Task requirements: Please format the data below as a JSON list of strings, with one string for each line and blank lines left out. Leave the pictures out of your answer.

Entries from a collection
▽

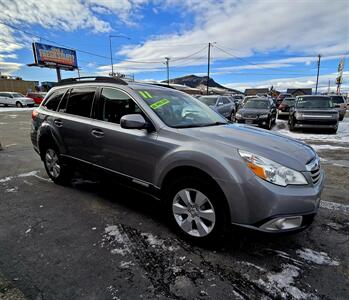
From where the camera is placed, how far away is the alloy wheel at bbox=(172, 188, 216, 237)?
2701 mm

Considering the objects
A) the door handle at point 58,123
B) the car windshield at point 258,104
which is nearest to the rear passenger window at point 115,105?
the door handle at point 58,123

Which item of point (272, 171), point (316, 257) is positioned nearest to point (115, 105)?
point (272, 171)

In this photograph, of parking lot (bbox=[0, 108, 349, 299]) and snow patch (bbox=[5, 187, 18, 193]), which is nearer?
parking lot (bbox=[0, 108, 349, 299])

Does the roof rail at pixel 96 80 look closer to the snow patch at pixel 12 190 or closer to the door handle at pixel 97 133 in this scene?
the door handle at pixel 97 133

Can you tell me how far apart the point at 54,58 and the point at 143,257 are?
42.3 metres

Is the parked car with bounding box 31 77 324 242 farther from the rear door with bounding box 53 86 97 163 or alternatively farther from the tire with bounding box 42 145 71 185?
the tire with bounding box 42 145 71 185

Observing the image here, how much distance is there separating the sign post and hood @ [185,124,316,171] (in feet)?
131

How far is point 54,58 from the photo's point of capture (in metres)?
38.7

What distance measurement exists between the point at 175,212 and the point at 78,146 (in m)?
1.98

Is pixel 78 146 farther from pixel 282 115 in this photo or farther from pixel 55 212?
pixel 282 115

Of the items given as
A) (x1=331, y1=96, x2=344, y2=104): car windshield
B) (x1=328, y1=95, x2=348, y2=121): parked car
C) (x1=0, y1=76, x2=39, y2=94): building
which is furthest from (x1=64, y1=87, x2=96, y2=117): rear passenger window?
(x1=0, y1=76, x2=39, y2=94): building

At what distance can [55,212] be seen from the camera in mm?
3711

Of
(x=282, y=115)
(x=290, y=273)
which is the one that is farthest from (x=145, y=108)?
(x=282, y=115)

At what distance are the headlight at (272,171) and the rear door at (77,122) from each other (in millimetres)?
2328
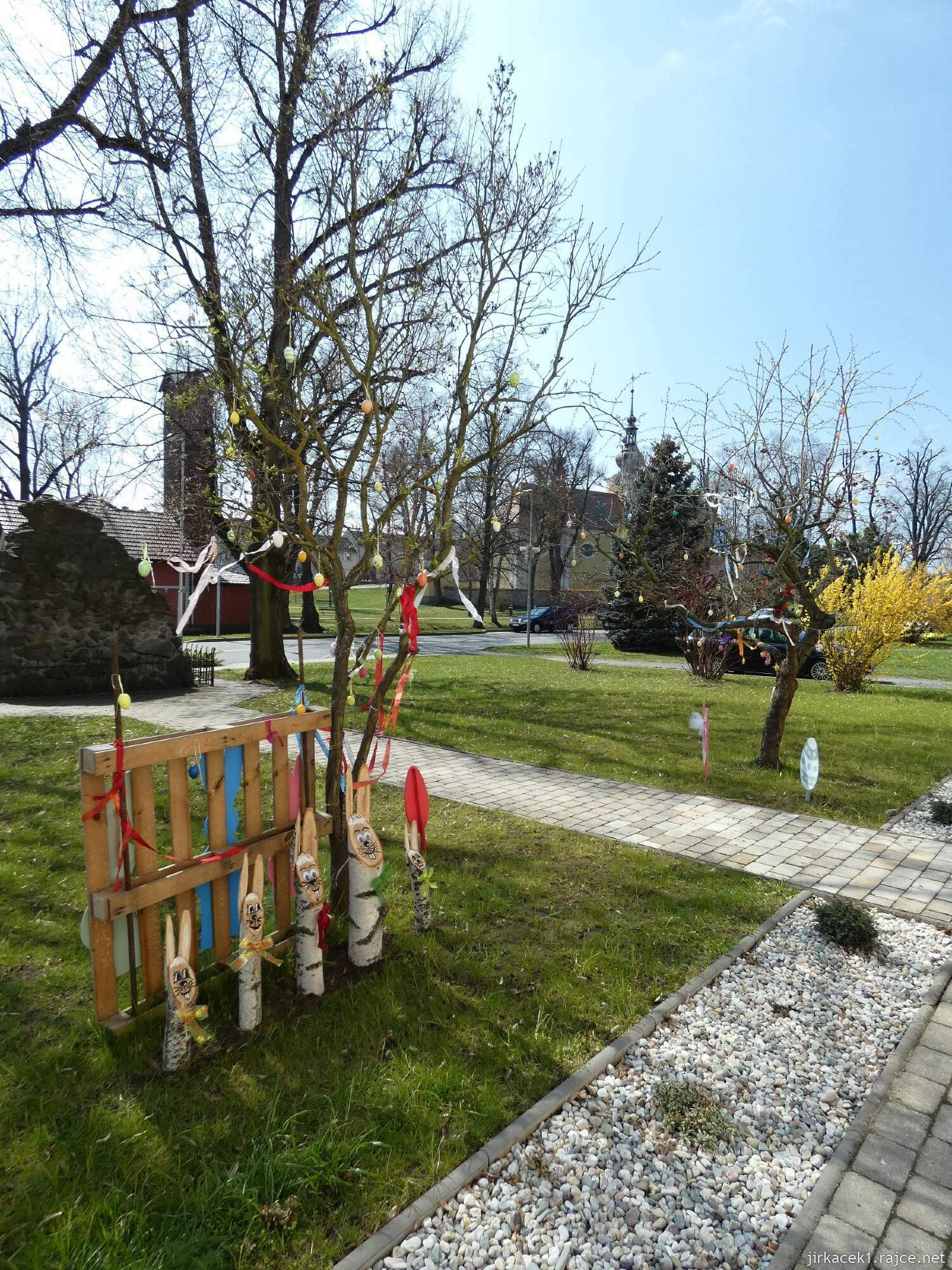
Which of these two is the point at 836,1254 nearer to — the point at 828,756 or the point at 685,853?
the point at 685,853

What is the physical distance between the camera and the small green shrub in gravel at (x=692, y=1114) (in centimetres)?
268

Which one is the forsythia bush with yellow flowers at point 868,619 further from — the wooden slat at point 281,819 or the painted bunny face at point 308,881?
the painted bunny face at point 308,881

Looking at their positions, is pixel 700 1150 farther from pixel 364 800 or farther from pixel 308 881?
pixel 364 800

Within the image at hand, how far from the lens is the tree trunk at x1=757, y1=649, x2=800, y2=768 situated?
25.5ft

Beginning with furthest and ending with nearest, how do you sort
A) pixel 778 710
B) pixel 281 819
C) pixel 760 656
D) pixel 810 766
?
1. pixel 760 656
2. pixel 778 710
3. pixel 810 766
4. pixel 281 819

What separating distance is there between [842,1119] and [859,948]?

△

Solution for this task:
[
  "From where the camera is placed, how far away is the alloy wheel at bbox=(172, 188, 216, 237)?",
  "2701 mm",
  "Considering the objects",
  "A) the door handle at point 58,123",
  "B) the car windshield at point 258,104",
  "which is nearest to the rear passenger window at point 115,105?",
  "the door handle at point 58,123",
  "Which item of point (272, 171), point (316, 257) is positioned nearest to point (115, 105)?",
  "point (272, 171)",
  "In this photograph, of parking lot (bbox=[0, 108, 349, 299]) and snow patch (bbox=[5, 187, 18, 193]), which is nearer?",
  "parking lot (bbox=[0, 108, 349, 299])",
  "Does the roof rail at pixel 96 80 look closer to the snow patch at pixel 12 190 or closer to the door handle at pixel 97 133 in this scene?",
  "the door handle at pixel 97 133",
  "Can you tell me how far apart the point at 54,58 and the point at 143,257 are?",
  "42.3 metres",
  "Is the parked car with bounding box 31 77 324 242 farther from the rear door with bounding box 53 86 97 163 or alternatively farther from the tire with bounding box 42 145 71 185?",
  "the tire with bounding box 42 145 71 185",
  "Observing the image here, how much distance is there separating the sign post and hood @ [185,124,316,171] (in feet)?",
  "131",
  "How far is point 54,58 from the photo's point of capture (in metres)?",
  "38.7",
  "What distance measurement exists between the point at 175,212 and the point at 78,146 (in m)?",
  "1.98",
  "Is pixel 78 146 farther from pixel 282 115 in this photo or farther from pixel 55 212?",
  "pixel 282 115",
  "Of the items given as",
  "A) (x1=331, y1=96, x2=344, y2=104): car windshield",
  "B) (x1=328, y1=95, x2=348, y2=121): parked car",
  "C) (x1=0, y1=76, x2=39, y2=94): building",
  "which is furthest from (x1=64, y1=87, x2=96, y2=117): rear passenger window?",
  "(x1=0, y1=76, x2=39, y2=94): building",
  "At what distance can [55,212] be seen from the camera in mm?",
  "3711",
  "Of",
  "(x=282, y=115)",
  "(x=290, y=273)",
  "which is the one that is farthest from (x=145, y=108)?",
  "(x=282, y=115)",
  "At what distance are the headlight at (272,171) and the rear door at (77,122) from each other (in millimetres)?",
  "2328",
  "Which of these two is the point at 836,1254 nearer to — the point at 828,756 or the point at 685,853?",
  "the point at 685,853",
  "What is the physical distance between the camera and the small green shrub in gravel at (x=692, y=1114) (in centimetres)?",
  "268",
  "Which one is the forsythia bush with yellow flowers at point 868,619 further from — the wooden slat at point 281,819 or the painted bunny face at point 308,881?",
  "the painted bunny face at point 308,881",
  "Looking at their positions, is pixel 700 1150 farther from pixel 364 800 or farther from pixel 308 881?",
  "pixel 364 800",
  "Within the image at hand, how far from the lens is the tree trunk at x1=757, y1=649, x2=800, y2=768 situated?",
  "25.5ft",
  "Beginning with furthest and ending with nearest, how do you sort",
  "A) pixel 778 710",
  "B) pixel 281 819",
  "C) pixel 760 656",
  "D) pixel 810 766",
  "?",
  "1. pixel 760 656",
  "2. pixel 778 710",
  "3. pixel 810 766",
  "4. pixel 281 819",
  "What separating distance is there between [842,1119] and [859,948]?"
]